God rests in what is “very good”, and when sin came in there could be no rest for God in anything that sin touched. The coming in of God’s beloved Son introduced that in which God could rest. Of Him He could say, “This is my beloved Son, in whom I have found my delight” (Matthew 3: 17). That blessed One went into death that sin might be dealt with and removed to the glory of God. Now He has “ascended up above all the heavens, that he might fill all things” (Ephesians 4: 10).
God’s purpose is to head up all things in Christ, and thus bring about a sabbath — a perfect rest — for Himself, and He will have His saints to enter into that rest and share it with Him.
People think Christians are narrow-minded, but it is the man of the world who is narrow-minded; he is occupied with small things which will soon pass away; but the Christian is occupied with great things which will be permanent — he looks forward to the time when Christ will fill the universe with glory, and bring in perfect rest for God. This is the great end of all God’s ways.

COLLECTED MATERIAL ->
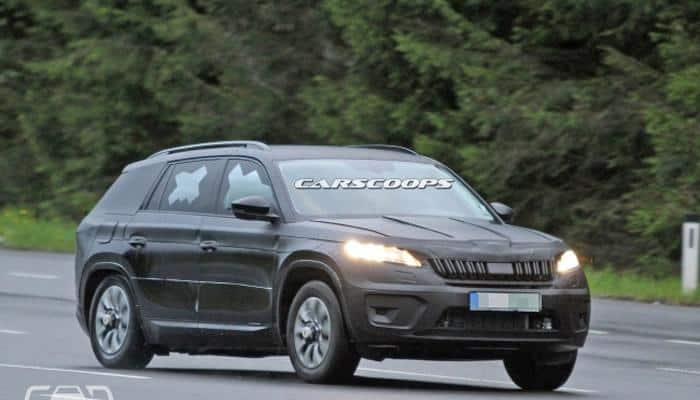 India-Bound Skoda Kodiaq spotted testing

TASK -> Reproduce the passage on God's rest word for word, beginning at "People think Christians" and stopping after "all God’s ways.". The listing has no connection to the passage on God's rest.

RESULT FOR THIS EXERCISE ->
People think Christians are narrow-minded, but it is the man of the world who is narrow-minded; he is occupied with small things which will soon pass away; but the Christian is occupied with great things which will be permanent — he looks forward to the time when Christ will fill the universe with glory, and bring in perfect rest for God. This is the great end of all God’s ways.